**YOUR GOAL**
According to the passage on crack healing in Ti₂AlC, under what conditions was the oxidation-induced healing carried out?

** start SOURCE **

Filling of the crack gap and zig-zag crack path after multiple healing cycles of Ti₂AlC. (a) SEM image of the crack initiation part at the chevron tip for healed specimen with crack length beyond the chevron bottom. (b) Element distribution maps showing Al₂O₃ and TiO₂ formation in the crack healed part. (c) Crack propagation on the surface of the chevron notch for virgin Ti₂AlC, and d after the 4^th healing cycle. e Zig-zag crack path in a cross section of the chevron notch in the specimen after 4^th healing cycle.

Alumina has fully filled the entire large crack gap (~ 5 µm) after oxidation-induced healing in air at 1473 K for 4 h even for a long crack extending beyond the bottom of the chevron (Fig. 3a,b), which is consistent with earlier observations³⁴. Thus, crack gaps less than ~ 1 µm of the 1st to 4th healing are entirely filled by alumina similar to previous in-situ observations³⁰. However, within the widest crack gap regions (~ 5 µm), also some TiO₂ was formed in between the alumina deposit³⁴; see Fig. 3a,b.

** end SOURCE **
** start RECORDS PROVIDED **

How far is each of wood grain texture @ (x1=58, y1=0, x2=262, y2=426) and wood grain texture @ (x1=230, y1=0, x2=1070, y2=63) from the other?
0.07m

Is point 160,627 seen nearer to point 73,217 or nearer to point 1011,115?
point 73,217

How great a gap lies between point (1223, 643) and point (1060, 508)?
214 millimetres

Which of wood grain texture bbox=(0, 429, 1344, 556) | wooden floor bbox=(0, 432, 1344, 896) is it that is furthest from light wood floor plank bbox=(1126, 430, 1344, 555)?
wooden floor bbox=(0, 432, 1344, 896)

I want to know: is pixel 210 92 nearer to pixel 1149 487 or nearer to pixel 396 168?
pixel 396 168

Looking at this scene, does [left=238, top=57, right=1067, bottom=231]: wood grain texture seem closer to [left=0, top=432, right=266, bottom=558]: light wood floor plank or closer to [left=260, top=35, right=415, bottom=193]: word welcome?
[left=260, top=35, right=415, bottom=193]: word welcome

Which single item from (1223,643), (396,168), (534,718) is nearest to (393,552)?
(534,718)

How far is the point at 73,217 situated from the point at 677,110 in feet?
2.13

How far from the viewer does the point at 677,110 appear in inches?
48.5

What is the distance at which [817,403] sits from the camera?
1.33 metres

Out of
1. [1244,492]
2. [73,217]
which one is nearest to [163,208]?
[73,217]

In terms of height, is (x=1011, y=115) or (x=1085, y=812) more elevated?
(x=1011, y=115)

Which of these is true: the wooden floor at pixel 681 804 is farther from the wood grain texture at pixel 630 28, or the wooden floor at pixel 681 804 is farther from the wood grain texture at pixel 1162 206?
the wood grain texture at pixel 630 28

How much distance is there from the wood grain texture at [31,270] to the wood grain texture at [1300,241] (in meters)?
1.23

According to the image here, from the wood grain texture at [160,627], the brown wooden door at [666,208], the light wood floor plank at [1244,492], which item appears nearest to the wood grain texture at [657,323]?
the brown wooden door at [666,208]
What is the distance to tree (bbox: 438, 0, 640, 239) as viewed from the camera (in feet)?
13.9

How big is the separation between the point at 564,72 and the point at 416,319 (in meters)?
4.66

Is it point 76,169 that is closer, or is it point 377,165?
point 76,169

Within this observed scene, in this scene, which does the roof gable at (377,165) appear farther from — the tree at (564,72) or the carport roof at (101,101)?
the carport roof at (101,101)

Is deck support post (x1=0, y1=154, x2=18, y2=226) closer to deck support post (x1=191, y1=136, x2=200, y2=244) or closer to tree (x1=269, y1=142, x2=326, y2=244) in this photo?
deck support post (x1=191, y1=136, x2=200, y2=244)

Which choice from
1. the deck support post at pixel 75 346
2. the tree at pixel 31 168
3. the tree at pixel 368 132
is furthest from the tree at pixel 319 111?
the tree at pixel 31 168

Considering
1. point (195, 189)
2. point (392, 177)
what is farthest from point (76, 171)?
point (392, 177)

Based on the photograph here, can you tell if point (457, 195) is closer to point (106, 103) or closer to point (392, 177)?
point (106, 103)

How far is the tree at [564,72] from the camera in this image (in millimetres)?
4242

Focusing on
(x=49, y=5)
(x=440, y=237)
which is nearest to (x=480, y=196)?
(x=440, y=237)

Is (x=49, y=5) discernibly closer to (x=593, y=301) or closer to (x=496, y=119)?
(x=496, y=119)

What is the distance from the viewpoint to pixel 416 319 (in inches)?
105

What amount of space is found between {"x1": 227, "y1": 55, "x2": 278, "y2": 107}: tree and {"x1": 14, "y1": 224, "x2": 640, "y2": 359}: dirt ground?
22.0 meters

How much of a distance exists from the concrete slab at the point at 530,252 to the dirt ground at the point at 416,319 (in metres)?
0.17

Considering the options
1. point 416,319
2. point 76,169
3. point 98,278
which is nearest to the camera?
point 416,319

** end RECORDS PROVIDED **
** start RECORDS PROVIDED **

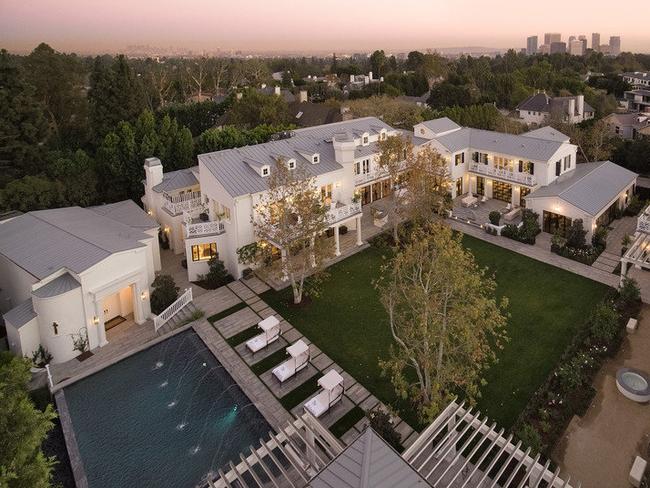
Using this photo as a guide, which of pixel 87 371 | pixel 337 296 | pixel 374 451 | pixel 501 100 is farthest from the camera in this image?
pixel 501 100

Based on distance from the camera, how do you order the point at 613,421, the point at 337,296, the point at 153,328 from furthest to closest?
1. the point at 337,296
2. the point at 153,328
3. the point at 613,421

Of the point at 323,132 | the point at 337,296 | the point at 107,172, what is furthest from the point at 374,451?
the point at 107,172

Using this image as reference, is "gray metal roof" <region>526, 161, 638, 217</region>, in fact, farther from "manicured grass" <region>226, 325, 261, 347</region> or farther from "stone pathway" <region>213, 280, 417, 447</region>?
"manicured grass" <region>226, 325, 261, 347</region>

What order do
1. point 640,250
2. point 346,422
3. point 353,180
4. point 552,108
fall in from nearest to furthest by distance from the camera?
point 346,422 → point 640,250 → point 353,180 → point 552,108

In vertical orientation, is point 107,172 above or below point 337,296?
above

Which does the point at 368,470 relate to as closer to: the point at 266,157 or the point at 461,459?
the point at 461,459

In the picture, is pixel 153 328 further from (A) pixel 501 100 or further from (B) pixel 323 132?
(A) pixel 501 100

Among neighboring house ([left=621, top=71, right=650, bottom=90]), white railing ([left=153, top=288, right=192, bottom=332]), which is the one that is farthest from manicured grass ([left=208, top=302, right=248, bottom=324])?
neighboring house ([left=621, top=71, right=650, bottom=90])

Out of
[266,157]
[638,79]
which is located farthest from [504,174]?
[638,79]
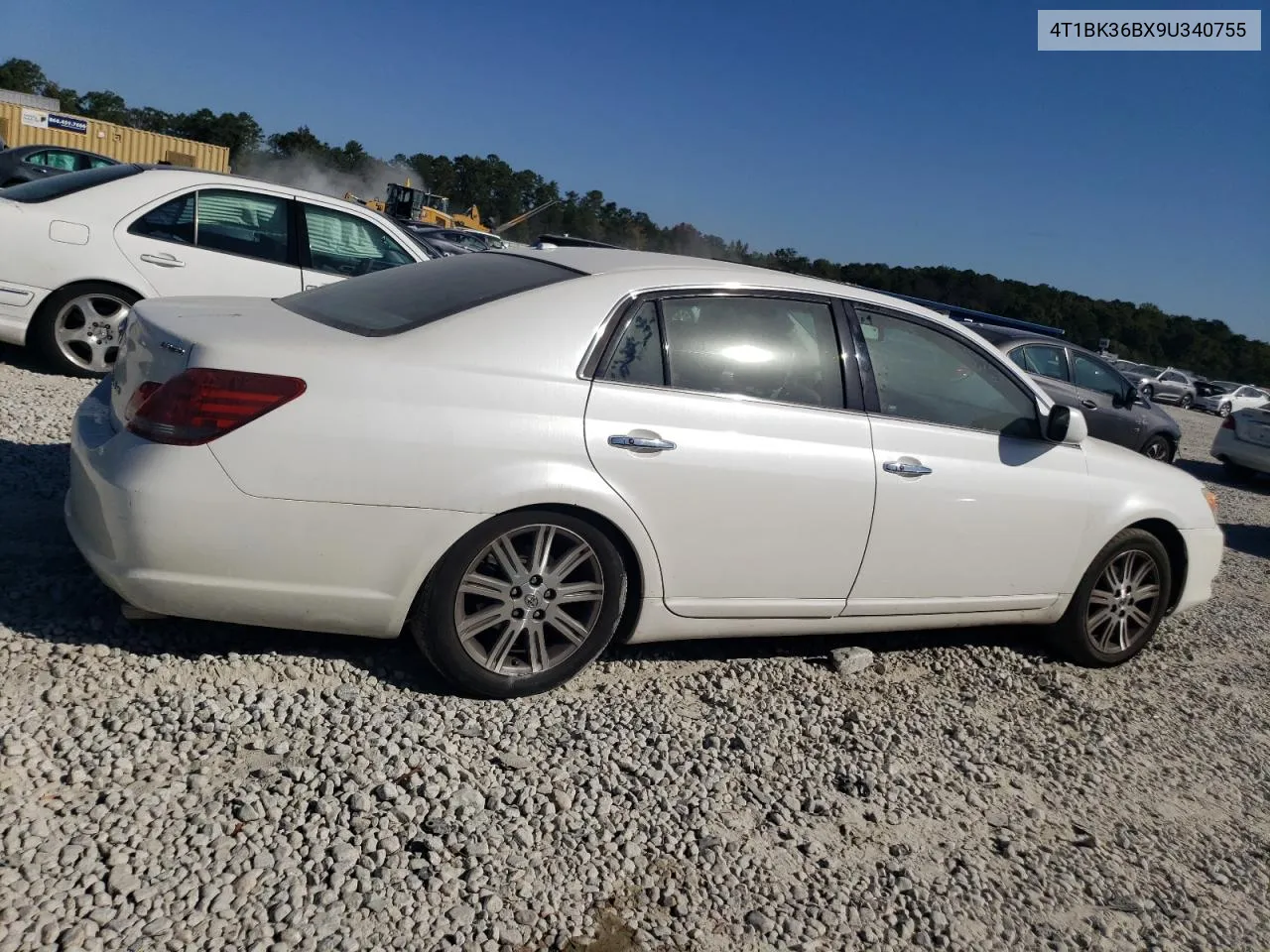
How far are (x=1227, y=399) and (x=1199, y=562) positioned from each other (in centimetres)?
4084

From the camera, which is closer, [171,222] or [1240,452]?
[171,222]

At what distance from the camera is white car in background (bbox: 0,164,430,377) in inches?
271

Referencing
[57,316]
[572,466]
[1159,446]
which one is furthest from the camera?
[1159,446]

** end RECORDS PROVIDED **

**FINAL RESULT**
In air at 1473 K for 4 h.